### [Records for the task]
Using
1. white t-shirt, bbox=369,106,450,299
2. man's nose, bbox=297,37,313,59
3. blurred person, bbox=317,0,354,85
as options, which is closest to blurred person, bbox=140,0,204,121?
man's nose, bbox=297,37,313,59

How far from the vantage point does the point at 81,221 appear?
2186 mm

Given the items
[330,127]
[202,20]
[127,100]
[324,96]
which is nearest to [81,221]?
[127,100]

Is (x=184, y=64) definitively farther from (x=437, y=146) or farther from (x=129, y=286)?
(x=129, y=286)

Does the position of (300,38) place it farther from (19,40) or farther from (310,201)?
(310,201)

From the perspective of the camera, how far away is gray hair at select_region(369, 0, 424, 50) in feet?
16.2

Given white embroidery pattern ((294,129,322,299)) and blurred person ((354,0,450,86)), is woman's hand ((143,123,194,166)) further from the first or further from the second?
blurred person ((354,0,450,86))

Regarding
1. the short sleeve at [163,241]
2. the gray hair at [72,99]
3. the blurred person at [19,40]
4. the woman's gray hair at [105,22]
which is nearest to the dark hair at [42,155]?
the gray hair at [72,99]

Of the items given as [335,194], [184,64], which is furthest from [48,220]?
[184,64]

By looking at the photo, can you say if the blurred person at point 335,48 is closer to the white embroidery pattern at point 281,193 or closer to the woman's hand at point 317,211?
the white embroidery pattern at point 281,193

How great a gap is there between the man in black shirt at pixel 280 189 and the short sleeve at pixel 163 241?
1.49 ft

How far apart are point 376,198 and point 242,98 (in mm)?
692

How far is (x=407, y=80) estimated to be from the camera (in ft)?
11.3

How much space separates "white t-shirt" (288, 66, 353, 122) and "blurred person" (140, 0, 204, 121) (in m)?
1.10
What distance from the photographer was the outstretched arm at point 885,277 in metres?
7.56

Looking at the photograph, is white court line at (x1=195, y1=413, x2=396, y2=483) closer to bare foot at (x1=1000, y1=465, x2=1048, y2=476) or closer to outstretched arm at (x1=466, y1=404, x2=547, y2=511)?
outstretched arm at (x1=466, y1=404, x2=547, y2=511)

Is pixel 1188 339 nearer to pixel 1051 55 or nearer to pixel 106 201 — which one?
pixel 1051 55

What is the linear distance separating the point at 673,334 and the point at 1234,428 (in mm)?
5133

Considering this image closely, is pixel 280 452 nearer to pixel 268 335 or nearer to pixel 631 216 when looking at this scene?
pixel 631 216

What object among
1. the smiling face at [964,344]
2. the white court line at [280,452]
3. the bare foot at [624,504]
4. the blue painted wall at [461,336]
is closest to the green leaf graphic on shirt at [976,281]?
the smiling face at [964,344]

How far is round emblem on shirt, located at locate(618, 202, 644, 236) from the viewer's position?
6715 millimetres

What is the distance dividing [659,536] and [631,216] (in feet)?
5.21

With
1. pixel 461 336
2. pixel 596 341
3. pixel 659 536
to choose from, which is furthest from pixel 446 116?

### [Directive]
Please output the complete data exactly.

### [Complete answer]
Using
1. white t-shirt, bbox=369,106,450,299
2. man's nose, bbox=297,37,313,59
3. blurred person, bbox=317,0,354,85
as options, which is closest to blurred person, bbox=140,0,204,121?
man's nose, bbox=297,37,313,59

How far from the vantage point does the point at 81,221 appear?
2186 mm

Given the items
[330,127]
[202,20]
[127,100]
[324,96]
which is nearest to [81,221]?
[127,100]

Is (x=184, y=64) definitively farther from (x=437, y=146) or farther from (x=129, y=286)?
(x=129, y=286)

Does the position of (300,38) place it farther from (19,40) or farther from (310,201)?
(310,201)

From the perspective of the camera, how far away is gray hair at select_region(369, 0, 424, 50) in feet?
16.2

Given white embroidery pattern ((294,129,322,299)) and blurred person ((354,0,450,86)), is woman's hand ((143,123,194,166)) further from the first or further from the second?
blurred person ((354,0,450,86))

Regarding
1. the short sleeve at [163,241]
2. the gray hair at [72,99]
3. the blurred person at [19,40]
4. the woman's gray hair at [105,22]
which is nearest to the dark hair at [42,155]?
the gray hair at [72,99]

Of the items given as [335,194], [184,64], which is furthest from [48,220]?
[184,64]

By looking at the photo, can you say if the blurred person at point 335,48 is closer to the white embroidery pattern at point 281,193 or closer to the woman's hand at point 317,211?
the white embroidery pattern at point 281,193

How great a gap is there between the man in black shirt at pixel 280 189 and the short sleeve at pixel 163 241?
1.49 ft

How far apart are point 376,198 and point 242,98 (in mm)?
692

How far is (x=407, y=80) estimated to be from the camera (in ft)?
11.3

How much space separates "white t-shirt" (288, 66, 353, 122) and "blurred person" (140, 0, 204, 121) (in m)?
1.10
What distance from the photographer was the outstretched arm at point 885,277 in metres?
7.56

Looking at the photograph, is white court line at (x1=195, y1=413, x2=396, y2=483) closer to bare foot at (x1=1000, y1=465, x2=1048, y2=476) or closer to outstretched arm at (x1=466, y1=404, x2=547, y2=511)?
outstretched arm at (x1=466, y1=404, x2=547, y2=511)

Is pixel 1188 339 nearer to pixel 1051 55 or nearer to pixel 106 201 — which one?
pixel 1051 55

What is the linear distance separating the point at 673,334 and the point at 1234,428 (in mm)?
5133

Considering this image closely, is pixel 280 452 nearer to pixel 268 335 or nearer to pixel 631 216 when looking at this scene?
pixel 631 216

What object among
1. the smiling face at [964,344]
2. the white court line at [280,452]
3. the bare foot at [624,504]
4. the blue painted wall at [461,336]
is closest to the green leaf graphic on shirt at [976,281]?
the smiling face at [964,344]

How far is round emblem on shirt, located at locate(618, 202, 644, 236) from the viewer's position?
6715 millimetres

What is the distance dividing [659,536] and [631,216] (in feet)?
5.21

With
1. pixel 461 336
2. pixel 596 341
3. pixel 659 536
to choose from, which is furthest from pixel 446 116?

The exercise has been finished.